A lipid-related metabolomic pattern of diet quality

Abstract

Adherence to a healthy diet has been associated with reduced risk of chronic diseases. Identifying nutritional biomarkers of diet quality may be complementary to traditional questionnaire-based methods and may provide insights concerning disease mechanisms and prevention. To identify metabolites associated with diet quality assessed via the Alternate Healthy Eating Index (AHEI) and its components. This cross-sectional study used FFQ data and plasma metabolomic profiles, mostly lipid related, from the Nurses' Health Study (NHS, n=1460) and Health Professionals Follow-up Study (HPFS, n=1051).

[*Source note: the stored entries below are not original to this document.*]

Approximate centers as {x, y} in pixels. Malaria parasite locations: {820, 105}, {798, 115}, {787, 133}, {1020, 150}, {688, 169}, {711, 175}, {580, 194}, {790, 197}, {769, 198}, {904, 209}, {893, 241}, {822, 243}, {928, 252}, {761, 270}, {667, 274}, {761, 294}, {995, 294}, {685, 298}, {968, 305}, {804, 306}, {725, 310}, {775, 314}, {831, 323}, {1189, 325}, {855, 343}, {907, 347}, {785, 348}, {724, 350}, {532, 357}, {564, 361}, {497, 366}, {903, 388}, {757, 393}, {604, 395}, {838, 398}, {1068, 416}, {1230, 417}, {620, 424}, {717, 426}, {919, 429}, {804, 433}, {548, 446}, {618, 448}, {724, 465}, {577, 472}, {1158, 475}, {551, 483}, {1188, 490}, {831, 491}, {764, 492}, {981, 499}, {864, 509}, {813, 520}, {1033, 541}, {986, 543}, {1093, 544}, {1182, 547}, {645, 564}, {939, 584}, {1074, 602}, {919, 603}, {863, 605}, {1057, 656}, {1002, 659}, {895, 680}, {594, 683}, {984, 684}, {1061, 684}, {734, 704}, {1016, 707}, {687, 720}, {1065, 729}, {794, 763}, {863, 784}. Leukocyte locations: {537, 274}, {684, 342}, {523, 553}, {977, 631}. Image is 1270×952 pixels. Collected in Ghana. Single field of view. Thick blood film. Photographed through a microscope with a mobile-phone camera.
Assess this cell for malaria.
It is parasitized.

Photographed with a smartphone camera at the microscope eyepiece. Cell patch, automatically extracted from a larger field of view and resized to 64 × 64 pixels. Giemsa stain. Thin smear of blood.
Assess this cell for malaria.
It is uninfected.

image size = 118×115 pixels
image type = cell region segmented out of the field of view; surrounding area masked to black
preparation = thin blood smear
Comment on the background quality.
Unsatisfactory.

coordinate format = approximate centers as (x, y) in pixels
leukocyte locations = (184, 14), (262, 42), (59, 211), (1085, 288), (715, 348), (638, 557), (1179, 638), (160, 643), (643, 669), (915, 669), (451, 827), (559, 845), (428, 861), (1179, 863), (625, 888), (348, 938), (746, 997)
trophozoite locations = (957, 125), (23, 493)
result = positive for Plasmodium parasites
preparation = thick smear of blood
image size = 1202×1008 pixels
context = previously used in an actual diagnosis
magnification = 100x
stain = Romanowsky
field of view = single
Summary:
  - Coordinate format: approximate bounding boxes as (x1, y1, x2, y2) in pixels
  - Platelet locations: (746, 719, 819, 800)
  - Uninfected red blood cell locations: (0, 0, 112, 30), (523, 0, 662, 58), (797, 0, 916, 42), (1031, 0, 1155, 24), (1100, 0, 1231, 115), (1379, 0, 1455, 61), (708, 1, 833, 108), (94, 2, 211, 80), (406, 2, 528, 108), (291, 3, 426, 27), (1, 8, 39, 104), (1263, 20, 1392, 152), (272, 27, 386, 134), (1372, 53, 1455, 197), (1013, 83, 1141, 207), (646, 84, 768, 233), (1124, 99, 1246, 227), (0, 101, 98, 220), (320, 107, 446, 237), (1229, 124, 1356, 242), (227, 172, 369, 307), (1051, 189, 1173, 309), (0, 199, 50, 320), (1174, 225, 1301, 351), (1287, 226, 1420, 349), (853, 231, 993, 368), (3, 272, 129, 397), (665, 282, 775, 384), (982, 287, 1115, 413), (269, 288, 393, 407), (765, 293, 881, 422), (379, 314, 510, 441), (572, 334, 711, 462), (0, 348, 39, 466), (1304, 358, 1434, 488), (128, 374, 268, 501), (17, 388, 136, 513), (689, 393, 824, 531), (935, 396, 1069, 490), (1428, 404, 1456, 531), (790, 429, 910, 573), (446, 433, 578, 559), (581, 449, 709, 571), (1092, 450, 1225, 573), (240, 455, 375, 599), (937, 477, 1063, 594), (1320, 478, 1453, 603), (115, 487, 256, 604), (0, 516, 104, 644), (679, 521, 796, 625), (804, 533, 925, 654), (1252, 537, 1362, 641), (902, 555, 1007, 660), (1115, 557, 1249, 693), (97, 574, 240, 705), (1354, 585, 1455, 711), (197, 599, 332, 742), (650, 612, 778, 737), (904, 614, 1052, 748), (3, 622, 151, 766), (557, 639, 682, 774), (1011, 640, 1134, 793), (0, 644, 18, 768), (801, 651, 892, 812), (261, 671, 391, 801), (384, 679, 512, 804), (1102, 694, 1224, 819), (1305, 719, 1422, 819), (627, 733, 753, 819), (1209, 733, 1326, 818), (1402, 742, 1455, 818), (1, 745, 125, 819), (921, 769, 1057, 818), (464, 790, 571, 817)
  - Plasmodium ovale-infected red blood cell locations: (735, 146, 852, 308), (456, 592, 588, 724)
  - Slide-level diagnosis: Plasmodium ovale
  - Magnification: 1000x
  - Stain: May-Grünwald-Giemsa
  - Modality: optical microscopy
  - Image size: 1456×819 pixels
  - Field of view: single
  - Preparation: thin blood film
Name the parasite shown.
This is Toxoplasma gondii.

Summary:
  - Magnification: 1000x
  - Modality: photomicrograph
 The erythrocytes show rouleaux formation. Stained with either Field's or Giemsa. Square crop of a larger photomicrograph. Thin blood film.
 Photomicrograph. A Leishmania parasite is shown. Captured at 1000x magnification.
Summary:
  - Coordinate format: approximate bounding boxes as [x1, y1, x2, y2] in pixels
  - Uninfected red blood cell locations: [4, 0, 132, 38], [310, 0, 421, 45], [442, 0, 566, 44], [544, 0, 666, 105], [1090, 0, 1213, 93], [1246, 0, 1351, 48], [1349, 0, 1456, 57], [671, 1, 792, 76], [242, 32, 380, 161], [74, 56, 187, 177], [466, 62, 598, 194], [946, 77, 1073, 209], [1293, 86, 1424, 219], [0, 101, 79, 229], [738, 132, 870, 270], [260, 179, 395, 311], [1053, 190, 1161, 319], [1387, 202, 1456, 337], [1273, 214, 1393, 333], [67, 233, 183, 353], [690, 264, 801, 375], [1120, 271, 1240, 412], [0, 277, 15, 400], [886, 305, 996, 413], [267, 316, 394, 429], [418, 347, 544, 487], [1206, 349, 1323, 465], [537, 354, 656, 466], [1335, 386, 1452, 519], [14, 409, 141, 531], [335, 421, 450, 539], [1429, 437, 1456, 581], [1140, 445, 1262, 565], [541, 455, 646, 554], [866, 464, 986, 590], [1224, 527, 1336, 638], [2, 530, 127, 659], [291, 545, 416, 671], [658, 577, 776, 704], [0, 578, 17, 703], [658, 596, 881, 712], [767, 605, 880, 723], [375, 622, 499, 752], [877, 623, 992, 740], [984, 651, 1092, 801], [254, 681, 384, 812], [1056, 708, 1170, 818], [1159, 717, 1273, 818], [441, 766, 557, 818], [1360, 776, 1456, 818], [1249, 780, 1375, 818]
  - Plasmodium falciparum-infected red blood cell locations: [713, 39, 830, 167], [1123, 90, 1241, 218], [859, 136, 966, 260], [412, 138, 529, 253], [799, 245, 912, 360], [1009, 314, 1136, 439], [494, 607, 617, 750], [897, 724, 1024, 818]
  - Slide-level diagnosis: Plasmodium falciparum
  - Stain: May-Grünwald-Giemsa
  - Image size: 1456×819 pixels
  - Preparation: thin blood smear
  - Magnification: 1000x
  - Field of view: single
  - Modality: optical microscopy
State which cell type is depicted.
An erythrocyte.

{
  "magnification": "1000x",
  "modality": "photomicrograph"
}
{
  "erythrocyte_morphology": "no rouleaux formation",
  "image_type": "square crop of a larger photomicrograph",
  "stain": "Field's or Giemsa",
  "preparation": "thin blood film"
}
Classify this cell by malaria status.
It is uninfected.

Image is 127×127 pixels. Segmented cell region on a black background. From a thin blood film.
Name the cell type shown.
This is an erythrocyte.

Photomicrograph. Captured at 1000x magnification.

Linear regression models assessed associations of the AHEI and its components with individual metabolites. Canonical correspondence analyses (CCAs) investigated overlapping patterns between AHEI components and metabolites. Principal component analysis (PCA) and explanatory factor analysis were used to consolidate correlated metabolites into uncorrelated factors. We used stepwise multivariable regression to create a metabolomic score that is an indicator of diet quality. The AHEI was associated with 83 metabolites in the NHS and 96 metabolites in the HPFS after false discovery rate adjustment. Sixty-three of these significant metabolites overlapped between the 2 cohorts. CCA identified "healthy" AHEI components (e.g., nuts, whole grains) and metabolites (n=27 in the NHS and 33 in the HPFS) and "unhealthy" AHEI components (e.g., red meat, trans fat) and metabolites (n=56 in the NHS and 63 in the HPFS). PCA-derived factors composed of highly saturated triglycerides, plasmalogens, and acylcarnitines were associated with unhealthy AHEI components while factors composed of highly unsaturated triglycerides were linked to healthy AHEI components. The stepwise regression analysis contributed to a metabolomics score as a predictor of diet quality. We identified metabolites associated with healthy and unhealthy eating behaviors. The observed associations were largely similar between men and women, suggesting that metabolomics can be a complementary approach to self-reported diet in studies of diet and chronic disease.